Original Sweet Pea Festivals were held with a majority of the events from Thursday-Saturday with an ecumenical service on Sunday. At the seventh annual event, Sweet Pea modified its schedule to the Friday-Sunday now in practice. That year, another exciting change took place with the addition of the Taste of Bozeman joining the line-up of activities. Held on the Wednesday prior to Festival, this new favorite event offered individuals the opportunity to dine on a 1,000-foot-long table down the center of Main Street from one of 30 of Bozeman’s finest restaurants. In 2001, the Taste of Bozeman was replaced by the Bite of Bozeman – 40-50 food vendors set up along a closed-off Main Street and individuals browse, mingle, and get a “bite” to eat.
In 1986, the Board of Directors made a revolutionary decision: to donate proceeds from the previous year back to the community. The original founders desired that the Festival support and encourage cultural activities beyond the annual celebration. To this end, the Sweet Pea Festival created a proud tradition of returning any funds gathered beyond expenses back to the community. Any profits realized above and beyond the year’s expenses were given back (and still are) to the community in the form of grants for arts, arts education, and special projects, such as taking care of the beautiful park that hosts the Festival.
Sweet Pea is always evolving. For example, “Chalk on the Walk” was first offered in 1991. A Sunday-morning church service was once again added to the schedule in 1994 ten years after it disappeared. In 2001, the 10K and 5K adult runs split off from the Sweet Pea Festival but were re-incorporated into the Festival in 2014.
Recent history of the Sweet Pea Festival includes the adoption of wristbands instead of buttons in 2007 and the creation of a contest for the t-shirt design in 2009. In 2012, the first ever day pass admission option was tried and changed back to a weekend pass with a sliding scale price in 2016. In 2013 the Ball and the Church Service were discontinued. In 2014 the Board elected to honor volunteers working 3+ hours with free admission to the Festival, helped the City of Bozeman purchase a mobile water bottle filling station, and decided to celebrate the art of craft brewing by adding a beer & wine garden to the Festival.
What makes the Sweet Pea Festival different? Up until 2013, the Festival had a policy of “recognizing all contributors equally.” Unlike many other festivals of its size, Sweet Pea did not receive any corporate sponsorship for any aspect of the Festival.
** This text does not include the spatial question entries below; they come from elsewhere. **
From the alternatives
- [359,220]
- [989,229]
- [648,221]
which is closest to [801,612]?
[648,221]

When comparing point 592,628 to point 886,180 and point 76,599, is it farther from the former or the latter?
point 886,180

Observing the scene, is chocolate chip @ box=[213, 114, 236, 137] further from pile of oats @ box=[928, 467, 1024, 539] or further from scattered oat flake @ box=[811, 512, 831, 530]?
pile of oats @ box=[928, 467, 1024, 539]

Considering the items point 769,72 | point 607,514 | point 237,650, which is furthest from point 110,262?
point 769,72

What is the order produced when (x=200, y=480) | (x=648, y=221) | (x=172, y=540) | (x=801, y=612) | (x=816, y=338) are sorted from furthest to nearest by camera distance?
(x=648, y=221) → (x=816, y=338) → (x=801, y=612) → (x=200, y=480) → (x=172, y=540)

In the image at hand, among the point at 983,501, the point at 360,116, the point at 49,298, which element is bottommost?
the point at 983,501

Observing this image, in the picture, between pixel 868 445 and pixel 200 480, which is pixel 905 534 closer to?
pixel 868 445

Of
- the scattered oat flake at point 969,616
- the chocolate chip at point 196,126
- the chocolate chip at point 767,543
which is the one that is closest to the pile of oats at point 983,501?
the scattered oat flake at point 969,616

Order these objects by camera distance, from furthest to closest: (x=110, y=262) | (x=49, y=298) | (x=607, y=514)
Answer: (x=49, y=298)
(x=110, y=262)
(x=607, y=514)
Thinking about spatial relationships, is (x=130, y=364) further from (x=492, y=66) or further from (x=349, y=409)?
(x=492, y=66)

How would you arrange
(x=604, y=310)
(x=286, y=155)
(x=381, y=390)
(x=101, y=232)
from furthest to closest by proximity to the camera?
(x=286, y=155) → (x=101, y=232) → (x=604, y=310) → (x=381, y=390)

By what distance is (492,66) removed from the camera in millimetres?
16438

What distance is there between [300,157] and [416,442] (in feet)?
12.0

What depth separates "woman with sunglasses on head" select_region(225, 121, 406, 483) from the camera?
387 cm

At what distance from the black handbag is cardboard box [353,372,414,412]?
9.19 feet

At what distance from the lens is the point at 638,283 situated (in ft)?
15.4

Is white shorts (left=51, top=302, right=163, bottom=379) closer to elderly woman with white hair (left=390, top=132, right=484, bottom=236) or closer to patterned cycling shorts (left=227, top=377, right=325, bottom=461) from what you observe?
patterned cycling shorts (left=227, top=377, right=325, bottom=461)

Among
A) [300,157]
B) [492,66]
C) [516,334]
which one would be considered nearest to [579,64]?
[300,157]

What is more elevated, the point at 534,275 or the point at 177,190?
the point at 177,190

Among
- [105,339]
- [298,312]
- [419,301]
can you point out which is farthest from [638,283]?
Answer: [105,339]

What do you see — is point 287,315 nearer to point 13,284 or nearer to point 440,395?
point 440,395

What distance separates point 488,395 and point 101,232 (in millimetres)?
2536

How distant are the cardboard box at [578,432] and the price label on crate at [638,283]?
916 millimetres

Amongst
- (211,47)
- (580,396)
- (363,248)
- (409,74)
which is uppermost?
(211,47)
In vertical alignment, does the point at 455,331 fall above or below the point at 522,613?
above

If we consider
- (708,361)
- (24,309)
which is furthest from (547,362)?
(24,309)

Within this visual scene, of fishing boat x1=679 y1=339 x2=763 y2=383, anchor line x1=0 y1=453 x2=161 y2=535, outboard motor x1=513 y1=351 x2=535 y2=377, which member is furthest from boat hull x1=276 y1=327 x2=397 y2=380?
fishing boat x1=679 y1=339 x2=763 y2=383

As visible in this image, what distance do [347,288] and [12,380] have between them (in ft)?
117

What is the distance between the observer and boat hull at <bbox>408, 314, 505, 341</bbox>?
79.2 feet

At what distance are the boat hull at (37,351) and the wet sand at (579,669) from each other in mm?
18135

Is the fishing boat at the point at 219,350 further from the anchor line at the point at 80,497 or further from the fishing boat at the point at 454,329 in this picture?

Sweet Pea is funded primarily by the sale of admissions, however it was decided in 2013 that in order for the Festival to continue to thrive, sponsors, or partners, are necessary. Second, is the Festival’s reliance on volunteers. Over 400 volunteers run and organize this annual event, a testament to the community’s desire for its ongoing success. From the devoted, year-round, 40+ Board of Directors to the enthusiastic hundreds of volunteers at the Festival, Sweet Pea would not exist without the sacrifice given by so many in the community. Third, is Sweet Pea’s continued policy of granting any excess funds from the Festival to arts, arts education, and special projects in the community as begun in 1986.
Sweet Pea has been an important part of the arts and the artistic and cultural life of Bozeman for 39 years. It is the hope of all of the dedicated volunteers, past and present, that Sweet Pea will continue on in the exciting and important tradition it has established and continue to remain the most cherished celebration that it is.